ASCOLI PICENO – Due giovanissimi sono stati rinviati a giudizio per oltraggio e tentata corruzione ai danni di due Carabinieri, durante lo svolgimento delle proprie funzioni. Lo ha deciso il Gup del Tribunale di Ascoli, Rita De Angelis, al margine dell’udienza preliminare che si è svolta questa mattina, 20 febbraio. Nei guai sono finiti, Alessandro D’Anselmo, 30 anni ( rinviato a giudizio per oltraggio e tentata corruzione), e Marco Santini, 25 anni (rinviato a giudizio per oltraggio), entrambi ascolani.

I fatti contestati ai due ragazzi – difesi dagli avvocati, Felice Franchi e Mario Ciafrè – risalgono al 21 marzo del 2010. “Se vi do 100 euro, me la ridate la patente”? Queste, secondo il capo d’accusa pendente sul capo di Alessandro D’Anselmo, sarebbero state le parole del giovane, fermato dai due Militari dell’Arma perché alla guida del suo veicolo in evidente stato di ebbrezza. Il danaro sarebbe stato, dunque, offerto ai due Militari, per indurli a non contestare la violazione al Codice della Strada, soprattutto dopo che il giovane si sarebbe rifiutato di assecondare gli accertamenti alcoli metrici, previsti in questi casi.

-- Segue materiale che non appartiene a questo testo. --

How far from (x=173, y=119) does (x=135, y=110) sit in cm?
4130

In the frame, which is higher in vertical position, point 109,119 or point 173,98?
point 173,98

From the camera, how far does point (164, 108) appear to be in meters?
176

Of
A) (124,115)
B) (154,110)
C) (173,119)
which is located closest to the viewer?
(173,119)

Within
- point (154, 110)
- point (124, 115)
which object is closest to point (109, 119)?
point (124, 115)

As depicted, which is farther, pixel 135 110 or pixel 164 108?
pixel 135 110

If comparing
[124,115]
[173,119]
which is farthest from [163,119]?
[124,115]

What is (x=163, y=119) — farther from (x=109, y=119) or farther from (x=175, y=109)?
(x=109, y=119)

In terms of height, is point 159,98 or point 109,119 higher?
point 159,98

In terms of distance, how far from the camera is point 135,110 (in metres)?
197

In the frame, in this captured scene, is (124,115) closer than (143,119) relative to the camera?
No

La vicenda, consumata nei pressi di un ristorante del centro storico ascolano, si sarebbe ulteriormente inasprita in seguito al rifiuto categorico dei due Militari in servizio ad accettare il danaro,  scatenando così le ire di D’Anselmo, e dell’amico Marco Santini, anch’egli presente, e che non sarebbe rimasto solo a guardare.

Entrambi avrebbero, infatti, reagito inveendo contro i due Carabinieri, minacciando ritorsioni, mentre Santini, non contento, avrebbe successivamente continuato con pesanti offese.

I due Militari dell’Arma, in servizio al NOR della Compagnia di Ascoli Piceno, sono difesi dall’avvocato, Alessandro Angelozzi. Il prossimo 5 giugno, i due giovani compariranno davanti al collegio giudicante con l’accusa di oltraggio e tentata corruzione.